The Spirit of the Lord has anticipated this objection, by saying, “Therefore put to death your members which are on the earth” (v. 5). Do not try to live in two places at once, to keep up two establishments, as it were. Why put your members on earth to death?—For the reason just given, because we are risen with Christ and have been seated with Him in the heavenly places. We are to have our individual life in heaven.

We have members on this earth, it is true, but they are to have no more voice in our control than if they were buried. “The life which I now live in the flesh, I live by the faith of the Son of God, who loved me and gave Himself for me,” and who spoke of Himself while on earth talking with Nicodemus as “the Son of man who is in heaven” (John 3:13). Even so it is to be with us. The body is flesh; but it is the Spirit that is to have supreme control. God will demonstrate with us, as He did in Christ, that the flesh cannot control Him, but that He has “power over all flesh.”

Who has not felt the flesh, the nature of his members which are on earth, to be a hindrance in the Christian life? We could not do the things that we would. God’s purpose for us is that the flesh shall be so deadened that it will have no more affect to hinder us from living as we ought, than it will when it is changed from corruption to incorruption. Thus He gets glory.

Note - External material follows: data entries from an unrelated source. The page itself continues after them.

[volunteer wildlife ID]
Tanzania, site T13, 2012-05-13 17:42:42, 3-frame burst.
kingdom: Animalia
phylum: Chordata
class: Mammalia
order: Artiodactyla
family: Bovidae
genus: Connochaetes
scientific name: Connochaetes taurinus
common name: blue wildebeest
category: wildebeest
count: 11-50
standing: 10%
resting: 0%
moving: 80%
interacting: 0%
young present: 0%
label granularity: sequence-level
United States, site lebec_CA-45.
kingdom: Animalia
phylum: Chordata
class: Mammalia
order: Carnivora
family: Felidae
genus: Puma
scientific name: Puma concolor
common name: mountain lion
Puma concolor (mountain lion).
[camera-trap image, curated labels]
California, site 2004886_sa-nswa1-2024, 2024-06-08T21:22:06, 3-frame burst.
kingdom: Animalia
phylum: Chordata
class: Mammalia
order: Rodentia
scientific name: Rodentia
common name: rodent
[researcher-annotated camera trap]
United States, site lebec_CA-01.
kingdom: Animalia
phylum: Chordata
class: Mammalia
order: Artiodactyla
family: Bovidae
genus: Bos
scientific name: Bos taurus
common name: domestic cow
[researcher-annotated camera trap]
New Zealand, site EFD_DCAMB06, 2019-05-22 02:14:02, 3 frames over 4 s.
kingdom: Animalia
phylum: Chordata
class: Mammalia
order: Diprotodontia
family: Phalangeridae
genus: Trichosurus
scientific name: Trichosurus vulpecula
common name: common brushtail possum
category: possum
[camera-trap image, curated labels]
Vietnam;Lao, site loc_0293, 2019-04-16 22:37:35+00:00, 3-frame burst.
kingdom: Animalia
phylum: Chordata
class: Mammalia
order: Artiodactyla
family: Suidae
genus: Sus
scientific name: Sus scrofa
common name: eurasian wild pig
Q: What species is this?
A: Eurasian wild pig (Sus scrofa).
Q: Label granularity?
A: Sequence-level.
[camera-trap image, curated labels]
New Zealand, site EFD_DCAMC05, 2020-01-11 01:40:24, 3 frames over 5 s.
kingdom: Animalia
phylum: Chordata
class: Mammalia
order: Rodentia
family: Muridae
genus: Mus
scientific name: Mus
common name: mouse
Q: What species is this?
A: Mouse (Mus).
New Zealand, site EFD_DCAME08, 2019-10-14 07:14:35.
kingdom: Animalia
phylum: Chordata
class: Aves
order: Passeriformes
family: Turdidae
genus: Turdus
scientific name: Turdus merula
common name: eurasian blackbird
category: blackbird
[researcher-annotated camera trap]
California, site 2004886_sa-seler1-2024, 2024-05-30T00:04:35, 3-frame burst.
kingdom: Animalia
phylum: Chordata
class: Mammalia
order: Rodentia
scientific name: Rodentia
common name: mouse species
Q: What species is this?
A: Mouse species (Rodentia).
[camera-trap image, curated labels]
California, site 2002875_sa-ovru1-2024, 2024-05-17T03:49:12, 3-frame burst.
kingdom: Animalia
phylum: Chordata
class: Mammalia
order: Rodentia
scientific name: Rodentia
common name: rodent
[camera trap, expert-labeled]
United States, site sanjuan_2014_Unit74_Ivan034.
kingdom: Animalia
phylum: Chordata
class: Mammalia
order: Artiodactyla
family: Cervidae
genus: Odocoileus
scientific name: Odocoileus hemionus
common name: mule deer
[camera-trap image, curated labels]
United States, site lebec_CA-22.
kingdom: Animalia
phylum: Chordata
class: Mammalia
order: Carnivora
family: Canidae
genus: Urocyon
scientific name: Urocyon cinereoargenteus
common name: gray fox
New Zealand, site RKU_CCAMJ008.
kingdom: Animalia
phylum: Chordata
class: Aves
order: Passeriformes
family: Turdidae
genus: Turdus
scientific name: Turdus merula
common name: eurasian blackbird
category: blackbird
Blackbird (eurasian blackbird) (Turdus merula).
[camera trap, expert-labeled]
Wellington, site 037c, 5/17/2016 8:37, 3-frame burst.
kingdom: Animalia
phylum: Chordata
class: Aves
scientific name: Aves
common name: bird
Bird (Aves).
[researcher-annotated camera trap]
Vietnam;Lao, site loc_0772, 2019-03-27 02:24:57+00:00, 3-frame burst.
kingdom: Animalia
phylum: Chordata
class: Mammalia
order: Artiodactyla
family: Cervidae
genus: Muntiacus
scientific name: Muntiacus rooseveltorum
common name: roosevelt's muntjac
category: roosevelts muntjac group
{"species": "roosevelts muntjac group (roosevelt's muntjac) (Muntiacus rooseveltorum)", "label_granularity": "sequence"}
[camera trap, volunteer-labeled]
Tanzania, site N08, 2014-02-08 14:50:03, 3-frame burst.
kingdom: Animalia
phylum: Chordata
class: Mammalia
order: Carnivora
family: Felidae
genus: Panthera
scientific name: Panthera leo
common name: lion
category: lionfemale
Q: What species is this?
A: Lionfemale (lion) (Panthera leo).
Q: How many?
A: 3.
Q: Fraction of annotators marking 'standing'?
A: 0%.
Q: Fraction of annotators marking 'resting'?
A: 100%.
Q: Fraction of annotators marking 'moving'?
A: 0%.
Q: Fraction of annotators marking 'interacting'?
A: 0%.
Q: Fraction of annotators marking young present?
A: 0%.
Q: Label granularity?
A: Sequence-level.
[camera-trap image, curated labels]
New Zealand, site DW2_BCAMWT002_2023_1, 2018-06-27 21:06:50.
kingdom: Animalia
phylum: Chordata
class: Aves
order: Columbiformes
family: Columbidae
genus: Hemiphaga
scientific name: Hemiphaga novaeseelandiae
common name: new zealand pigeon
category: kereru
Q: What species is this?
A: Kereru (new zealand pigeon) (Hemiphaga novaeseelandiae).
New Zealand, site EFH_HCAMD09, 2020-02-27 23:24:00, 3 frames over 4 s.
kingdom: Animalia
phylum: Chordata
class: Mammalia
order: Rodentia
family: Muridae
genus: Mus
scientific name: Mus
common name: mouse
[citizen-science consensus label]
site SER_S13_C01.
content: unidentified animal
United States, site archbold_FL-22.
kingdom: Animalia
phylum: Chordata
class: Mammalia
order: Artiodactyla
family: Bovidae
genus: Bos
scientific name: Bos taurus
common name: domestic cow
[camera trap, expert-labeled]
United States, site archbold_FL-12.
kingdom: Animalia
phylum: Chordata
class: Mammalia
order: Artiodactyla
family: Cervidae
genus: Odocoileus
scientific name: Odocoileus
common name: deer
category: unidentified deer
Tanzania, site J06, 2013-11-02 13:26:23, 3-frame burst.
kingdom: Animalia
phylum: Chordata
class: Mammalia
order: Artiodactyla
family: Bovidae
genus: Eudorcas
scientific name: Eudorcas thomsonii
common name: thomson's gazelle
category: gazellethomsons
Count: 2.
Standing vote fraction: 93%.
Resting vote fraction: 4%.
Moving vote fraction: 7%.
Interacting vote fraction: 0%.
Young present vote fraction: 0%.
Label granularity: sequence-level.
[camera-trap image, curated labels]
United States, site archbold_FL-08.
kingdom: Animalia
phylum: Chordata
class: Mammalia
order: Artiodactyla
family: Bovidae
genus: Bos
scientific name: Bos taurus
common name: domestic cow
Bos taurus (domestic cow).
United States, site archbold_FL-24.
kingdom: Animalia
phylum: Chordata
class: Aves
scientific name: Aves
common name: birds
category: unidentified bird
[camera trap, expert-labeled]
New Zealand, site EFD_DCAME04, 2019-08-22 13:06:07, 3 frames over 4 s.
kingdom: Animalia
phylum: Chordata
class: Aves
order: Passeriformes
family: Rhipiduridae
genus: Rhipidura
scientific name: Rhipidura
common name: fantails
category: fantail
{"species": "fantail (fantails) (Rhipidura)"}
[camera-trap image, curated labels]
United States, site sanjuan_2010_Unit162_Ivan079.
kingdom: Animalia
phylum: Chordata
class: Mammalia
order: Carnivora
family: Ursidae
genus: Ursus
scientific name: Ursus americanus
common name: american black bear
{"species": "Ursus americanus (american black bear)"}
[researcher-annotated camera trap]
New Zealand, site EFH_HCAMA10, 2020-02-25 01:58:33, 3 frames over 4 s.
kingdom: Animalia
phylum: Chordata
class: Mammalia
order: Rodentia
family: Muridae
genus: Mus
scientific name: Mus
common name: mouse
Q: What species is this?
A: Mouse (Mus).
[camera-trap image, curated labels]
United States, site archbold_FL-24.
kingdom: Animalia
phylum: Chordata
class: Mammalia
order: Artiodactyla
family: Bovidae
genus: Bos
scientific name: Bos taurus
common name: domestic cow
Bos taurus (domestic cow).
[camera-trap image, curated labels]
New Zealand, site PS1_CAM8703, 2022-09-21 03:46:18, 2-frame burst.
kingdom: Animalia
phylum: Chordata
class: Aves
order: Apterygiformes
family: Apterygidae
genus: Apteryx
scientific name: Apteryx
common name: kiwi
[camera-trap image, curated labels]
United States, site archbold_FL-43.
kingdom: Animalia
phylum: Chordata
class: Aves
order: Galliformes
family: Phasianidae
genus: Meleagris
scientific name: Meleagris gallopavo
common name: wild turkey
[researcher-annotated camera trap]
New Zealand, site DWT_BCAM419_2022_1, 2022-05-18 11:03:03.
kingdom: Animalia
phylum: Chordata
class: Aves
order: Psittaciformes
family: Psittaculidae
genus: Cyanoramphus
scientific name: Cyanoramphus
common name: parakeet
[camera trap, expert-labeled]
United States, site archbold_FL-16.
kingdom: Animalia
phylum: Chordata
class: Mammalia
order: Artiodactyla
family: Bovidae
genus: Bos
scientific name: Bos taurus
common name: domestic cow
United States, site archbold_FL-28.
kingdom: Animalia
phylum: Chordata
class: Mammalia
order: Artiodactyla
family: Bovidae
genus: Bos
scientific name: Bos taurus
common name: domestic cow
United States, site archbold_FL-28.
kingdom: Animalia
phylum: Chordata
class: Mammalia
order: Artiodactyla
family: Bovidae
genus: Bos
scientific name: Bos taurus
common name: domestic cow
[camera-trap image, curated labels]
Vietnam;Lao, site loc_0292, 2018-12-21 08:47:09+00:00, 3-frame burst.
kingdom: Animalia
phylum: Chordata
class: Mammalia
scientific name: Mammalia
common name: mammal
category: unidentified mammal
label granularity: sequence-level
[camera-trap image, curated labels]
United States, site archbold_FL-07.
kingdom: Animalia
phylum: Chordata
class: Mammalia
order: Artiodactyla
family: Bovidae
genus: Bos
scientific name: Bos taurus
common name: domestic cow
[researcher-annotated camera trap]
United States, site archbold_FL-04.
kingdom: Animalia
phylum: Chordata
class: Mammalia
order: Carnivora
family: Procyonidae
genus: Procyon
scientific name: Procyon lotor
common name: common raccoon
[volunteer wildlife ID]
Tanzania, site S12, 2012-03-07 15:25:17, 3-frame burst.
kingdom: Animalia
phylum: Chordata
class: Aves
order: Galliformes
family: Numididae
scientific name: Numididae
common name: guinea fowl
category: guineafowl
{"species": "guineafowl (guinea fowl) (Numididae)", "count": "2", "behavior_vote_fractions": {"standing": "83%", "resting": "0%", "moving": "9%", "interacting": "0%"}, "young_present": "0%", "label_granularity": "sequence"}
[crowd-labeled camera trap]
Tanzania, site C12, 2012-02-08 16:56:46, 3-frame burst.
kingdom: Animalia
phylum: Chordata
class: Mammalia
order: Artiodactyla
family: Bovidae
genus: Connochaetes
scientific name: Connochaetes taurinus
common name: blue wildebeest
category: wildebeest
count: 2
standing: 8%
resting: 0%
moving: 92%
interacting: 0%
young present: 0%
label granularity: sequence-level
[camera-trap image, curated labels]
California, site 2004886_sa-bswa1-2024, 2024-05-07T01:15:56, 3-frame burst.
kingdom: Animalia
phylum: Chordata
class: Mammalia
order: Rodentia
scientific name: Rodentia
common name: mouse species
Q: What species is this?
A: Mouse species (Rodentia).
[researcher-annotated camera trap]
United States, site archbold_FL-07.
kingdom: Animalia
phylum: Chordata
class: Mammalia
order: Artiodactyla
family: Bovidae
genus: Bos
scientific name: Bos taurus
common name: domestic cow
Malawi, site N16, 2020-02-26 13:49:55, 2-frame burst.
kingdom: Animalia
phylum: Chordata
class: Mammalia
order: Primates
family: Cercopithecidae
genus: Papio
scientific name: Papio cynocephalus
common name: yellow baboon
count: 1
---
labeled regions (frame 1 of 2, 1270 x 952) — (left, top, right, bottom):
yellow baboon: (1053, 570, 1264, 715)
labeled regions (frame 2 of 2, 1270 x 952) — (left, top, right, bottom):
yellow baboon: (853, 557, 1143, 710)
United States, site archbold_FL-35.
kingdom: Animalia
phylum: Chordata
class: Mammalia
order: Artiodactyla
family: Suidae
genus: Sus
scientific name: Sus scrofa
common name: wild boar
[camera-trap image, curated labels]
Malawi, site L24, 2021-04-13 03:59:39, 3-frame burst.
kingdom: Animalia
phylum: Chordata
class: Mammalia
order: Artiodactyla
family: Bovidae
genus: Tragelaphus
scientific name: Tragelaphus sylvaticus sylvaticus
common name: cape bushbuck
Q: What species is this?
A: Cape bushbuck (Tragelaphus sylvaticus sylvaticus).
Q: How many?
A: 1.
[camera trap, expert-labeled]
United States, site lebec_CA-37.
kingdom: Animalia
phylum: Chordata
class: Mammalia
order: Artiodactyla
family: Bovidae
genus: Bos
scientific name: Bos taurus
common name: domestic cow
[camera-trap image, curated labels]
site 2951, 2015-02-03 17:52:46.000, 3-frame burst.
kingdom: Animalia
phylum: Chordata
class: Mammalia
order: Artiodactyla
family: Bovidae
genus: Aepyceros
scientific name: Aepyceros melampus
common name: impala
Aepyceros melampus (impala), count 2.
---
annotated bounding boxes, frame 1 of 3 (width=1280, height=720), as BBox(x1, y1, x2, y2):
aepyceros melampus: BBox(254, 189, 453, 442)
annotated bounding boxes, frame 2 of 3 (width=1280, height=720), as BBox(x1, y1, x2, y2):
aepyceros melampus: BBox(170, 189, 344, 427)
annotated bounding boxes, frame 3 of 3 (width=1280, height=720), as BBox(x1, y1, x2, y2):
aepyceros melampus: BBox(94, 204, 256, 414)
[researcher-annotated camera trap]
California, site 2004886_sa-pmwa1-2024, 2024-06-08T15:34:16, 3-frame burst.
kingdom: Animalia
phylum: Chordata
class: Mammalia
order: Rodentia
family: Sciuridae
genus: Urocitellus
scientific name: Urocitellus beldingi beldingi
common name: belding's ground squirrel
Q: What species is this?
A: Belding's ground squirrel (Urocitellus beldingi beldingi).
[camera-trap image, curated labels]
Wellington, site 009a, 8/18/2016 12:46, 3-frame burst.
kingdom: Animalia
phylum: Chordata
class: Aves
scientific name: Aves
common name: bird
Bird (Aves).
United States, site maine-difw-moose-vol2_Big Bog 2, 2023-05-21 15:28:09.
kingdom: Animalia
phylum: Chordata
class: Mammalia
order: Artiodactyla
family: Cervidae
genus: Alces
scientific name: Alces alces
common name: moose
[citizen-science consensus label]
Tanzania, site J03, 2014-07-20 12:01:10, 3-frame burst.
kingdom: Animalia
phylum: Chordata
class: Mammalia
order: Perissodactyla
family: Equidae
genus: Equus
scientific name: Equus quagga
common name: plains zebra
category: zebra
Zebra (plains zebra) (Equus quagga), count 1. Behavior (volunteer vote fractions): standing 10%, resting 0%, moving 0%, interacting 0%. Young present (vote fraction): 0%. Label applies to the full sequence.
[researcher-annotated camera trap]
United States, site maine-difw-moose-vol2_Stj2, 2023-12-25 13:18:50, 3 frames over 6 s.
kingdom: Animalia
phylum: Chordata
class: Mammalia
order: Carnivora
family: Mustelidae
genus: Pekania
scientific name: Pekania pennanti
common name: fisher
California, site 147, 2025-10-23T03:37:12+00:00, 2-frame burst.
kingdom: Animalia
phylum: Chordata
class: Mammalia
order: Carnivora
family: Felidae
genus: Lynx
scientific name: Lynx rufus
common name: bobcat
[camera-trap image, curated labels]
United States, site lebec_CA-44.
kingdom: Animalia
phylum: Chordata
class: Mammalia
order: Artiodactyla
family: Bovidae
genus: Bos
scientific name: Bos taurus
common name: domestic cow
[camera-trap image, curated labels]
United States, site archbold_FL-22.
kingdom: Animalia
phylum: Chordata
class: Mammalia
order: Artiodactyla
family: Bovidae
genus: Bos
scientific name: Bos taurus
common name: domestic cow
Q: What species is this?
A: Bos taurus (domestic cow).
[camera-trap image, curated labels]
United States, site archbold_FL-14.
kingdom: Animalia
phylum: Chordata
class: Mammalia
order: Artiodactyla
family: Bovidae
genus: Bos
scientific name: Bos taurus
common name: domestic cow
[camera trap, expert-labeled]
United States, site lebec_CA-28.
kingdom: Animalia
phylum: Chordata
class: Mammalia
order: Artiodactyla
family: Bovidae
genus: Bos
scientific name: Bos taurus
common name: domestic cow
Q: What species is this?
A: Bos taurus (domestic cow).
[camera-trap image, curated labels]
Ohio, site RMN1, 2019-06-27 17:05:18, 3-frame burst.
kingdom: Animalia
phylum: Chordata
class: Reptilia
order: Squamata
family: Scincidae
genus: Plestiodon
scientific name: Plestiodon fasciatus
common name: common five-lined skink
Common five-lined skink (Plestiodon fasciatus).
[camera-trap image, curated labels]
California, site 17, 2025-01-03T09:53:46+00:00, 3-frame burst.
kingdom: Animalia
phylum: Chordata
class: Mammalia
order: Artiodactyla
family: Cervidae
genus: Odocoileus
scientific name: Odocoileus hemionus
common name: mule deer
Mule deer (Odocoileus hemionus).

“The carnal mind”—“the mind of the flesh”—“is enmity against God; for it is not subject to the law of God, nor indeed can be” (Rom. 8:7). The carnal mind is the mind dominated by the flesh. It is enmity against God, because the flesh is opposed to the Spirit. And the flesh will control the mind as long as it has any power. The flesh cannot be converted, for “flesh and blood cannot inherit the kingdom of God” (1 Cor. 15:50). Therefore it is the mind of Christ, that must take possession, for it alone is able to subdue the flesh and put it to death. The dead members then become simply passive instruments of righteousness. The mind of Christ can do this, because it led Him to humble Himself unto death (Phil. 2:6-8), and He literally put Himself to death, that is, He laid down His own life. (John 2:17, 18). When Christ is given unreserved right to dwell in us in His fulness, the power of His death and resurrection will crucify our flesh (Gal. 5:24) so that our members on the earth will be “dead indeed to sin” yet alive to righteousness as though already changed from corruption to incorruption. “Thanks be unto God for His unspeakable gift!”